Buradaki “Affet” aslına “Unutmuş görün” demekti…
İsrail bugün Almanya ile bile sıkı bir dostluk kurmuşsa işte o tavsiye üzerinedir…
Yani ey güzel insanlar!..
Ne Erdoğan yanlış yaptı Koç’un davetine gitmekle…
Ne de Koç Ailesi, Gezi Parkı protestoları nedeniyle Erdoğan tarafından incitilmiş olmayı “Gurur” konusu yaptı…
Eminim ki Erdoğan halen “Başbakan” olmasaydı o davete icabet etmezdi…
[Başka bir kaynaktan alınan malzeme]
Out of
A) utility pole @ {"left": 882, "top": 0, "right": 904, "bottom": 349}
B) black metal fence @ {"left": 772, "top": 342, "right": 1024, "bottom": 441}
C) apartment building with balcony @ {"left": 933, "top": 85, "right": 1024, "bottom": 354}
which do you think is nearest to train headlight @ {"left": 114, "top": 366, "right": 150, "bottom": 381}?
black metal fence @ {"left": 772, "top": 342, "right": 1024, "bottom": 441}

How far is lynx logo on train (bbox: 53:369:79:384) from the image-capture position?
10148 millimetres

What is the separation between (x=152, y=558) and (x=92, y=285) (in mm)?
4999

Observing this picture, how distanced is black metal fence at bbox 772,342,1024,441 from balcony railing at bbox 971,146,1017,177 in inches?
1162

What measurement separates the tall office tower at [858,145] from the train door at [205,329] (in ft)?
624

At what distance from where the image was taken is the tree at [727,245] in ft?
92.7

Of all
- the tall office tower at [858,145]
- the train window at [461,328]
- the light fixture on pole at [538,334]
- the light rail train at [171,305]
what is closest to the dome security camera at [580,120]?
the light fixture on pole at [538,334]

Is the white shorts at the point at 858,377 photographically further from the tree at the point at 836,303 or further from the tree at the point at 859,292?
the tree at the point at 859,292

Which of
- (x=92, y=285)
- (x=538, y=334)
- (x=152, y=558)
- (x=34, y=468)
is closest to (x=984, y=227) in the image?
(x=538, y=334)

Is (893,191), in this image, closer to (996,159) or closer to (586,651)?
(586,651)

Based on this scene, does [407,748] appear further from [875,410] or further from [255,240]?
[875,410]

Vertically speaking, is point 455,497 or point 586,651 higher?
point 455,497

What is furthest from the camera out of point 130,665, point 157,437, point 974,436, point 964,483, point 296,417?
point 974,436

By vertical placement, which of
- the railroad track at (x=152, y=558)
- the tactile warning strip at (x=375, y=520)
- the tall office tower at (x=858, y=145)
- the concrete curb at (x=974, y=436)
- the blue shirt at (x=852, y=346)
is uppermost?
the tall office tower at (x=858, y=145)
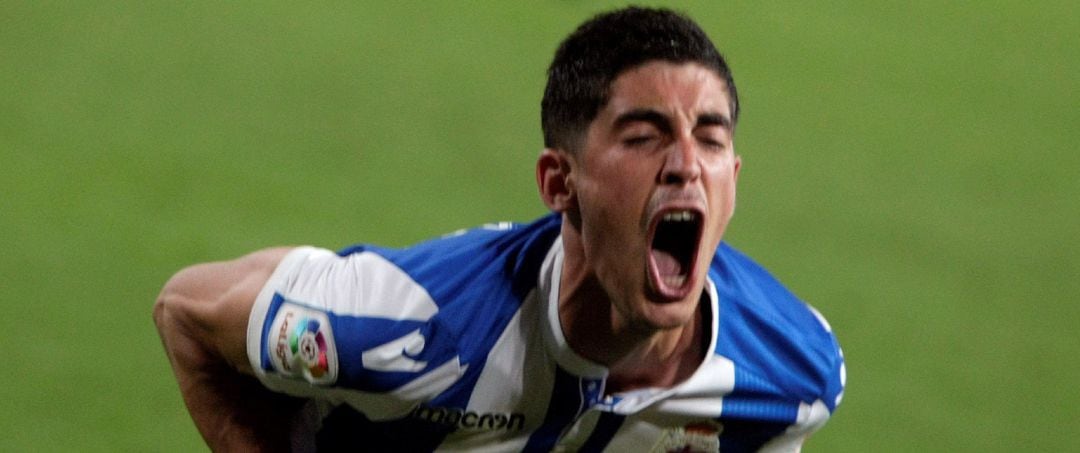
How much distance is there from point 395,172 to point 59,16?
1.00m

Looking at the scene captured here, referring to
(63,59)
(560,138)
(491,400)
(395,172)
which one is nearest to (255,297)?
(491,400)

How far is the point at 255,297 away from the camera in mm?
2207

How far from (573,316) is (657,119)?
0.32 m

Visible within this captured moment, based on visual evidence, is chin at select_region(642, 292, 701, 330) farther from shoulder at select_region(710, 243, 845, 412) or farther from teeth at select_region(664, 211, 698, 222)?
shoulder at select_region(710, 243, 845, 412)

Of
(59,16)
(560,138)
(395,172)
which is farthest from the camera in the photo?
(59,16)

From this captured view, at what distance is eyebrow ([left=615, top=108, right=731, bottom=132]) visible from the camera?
6.37ft

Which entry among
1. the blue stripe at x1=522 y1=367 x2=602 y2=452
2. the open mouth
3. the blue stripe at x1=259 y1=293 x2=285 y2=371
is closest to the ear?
the open mouth

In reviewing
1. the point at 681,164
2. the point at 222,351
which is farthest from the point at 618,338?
the point at 222,351

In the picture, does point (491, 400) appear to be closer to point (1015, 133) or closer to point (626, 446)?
point (626, 446)

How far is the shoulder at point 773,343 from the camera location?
2232 mm

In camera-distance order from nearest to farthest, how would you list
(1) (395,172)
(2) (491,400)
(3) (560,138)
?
1. (3) (560,138)
2. (2) (491,400)
3. (1) (395,172)

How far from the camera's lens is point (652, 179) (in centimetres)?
194

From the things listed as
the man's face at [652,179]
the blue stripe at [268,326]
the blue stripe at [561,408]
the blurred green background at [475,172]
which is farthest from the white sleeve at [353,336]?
the blurred green background at [475,172]

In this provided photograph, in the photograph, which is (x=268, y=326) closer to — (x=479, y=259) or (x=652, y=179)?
(x=479, y=259)
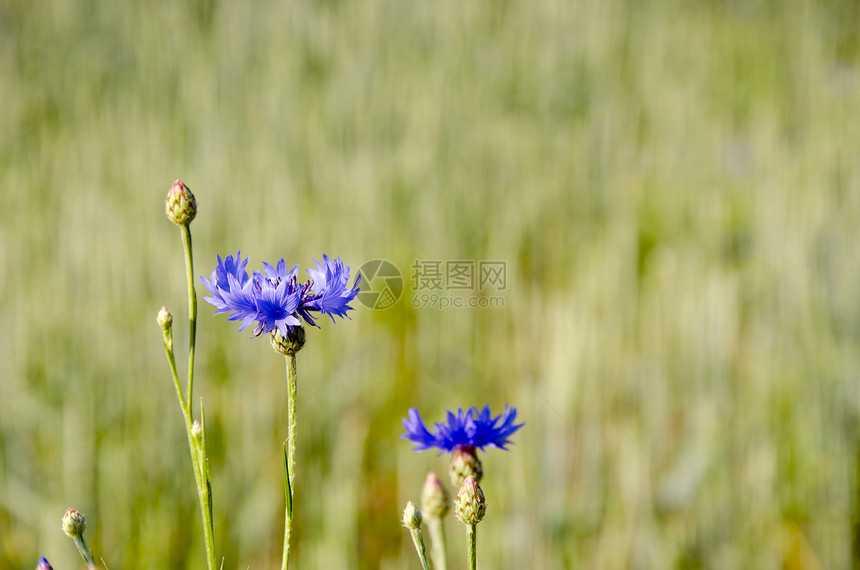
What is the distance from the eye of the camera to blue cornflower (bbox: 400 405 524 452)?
60 cm

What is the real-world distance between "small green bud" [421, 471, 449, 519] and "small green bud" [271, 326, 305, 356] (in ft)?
0.66

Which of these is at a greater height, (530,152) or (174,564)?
(530,152)

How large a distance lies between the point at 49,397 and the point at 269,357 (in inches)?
19.0

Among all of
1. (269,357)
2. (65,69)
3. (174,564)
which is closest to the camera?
(174,564)

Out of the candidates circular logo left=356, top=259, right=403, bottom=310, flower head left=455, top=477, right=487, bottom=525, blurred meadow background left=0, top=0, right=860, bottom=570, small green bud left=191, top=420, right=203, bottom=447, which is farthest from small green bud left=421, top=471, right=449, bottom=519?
circular logo left=356, top=259, right=403, bottom=310

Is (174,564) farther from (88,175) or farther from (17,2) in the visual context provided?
(17,2)

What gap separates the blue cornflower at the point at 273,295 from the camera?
475mm

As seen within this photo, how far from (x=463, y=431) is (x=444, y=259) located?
1.32 m

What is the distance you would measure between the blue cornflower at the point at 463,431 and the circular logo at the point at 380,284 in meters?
1.24

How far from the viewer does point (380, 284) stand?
193cm

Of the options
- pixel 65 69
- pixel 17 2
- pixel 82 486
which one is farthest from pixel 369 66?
pixel 82 486

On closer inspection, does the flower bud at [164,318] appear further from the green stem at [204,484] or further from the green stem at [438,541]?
the green stem at [438,541]

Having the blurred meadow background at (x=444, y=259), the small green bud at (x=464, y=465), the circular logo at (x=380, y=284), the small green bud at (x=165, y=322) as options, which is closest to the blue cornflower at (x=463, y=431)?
the small green bud at (x=464, y=465)

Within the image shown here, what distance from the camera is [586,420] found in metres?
1.36
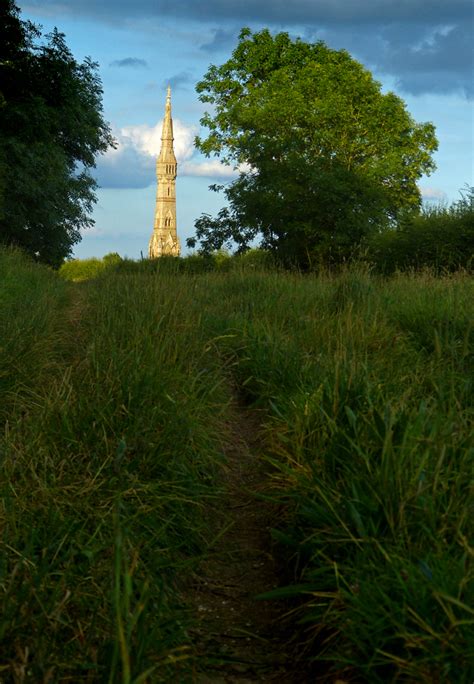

Zaten KOÇ Ailesi de onu davet etmezlerdi…
Hâsılı…
Erdoğan bu ülkenin seçilmiş başbakanı…
Seveni de var nefret edeni de…
Demokrasi böyle bir şey…
Nefret edilmek iktidar olmaya mani değil…
Çok sevilmek de bazen muhalefette kalmayı engellemiyor…
Yani…
Kimilerinin geçmişi hatırlatarak araya nifak sokmaya uğraşmalarını kabul edemiyorum…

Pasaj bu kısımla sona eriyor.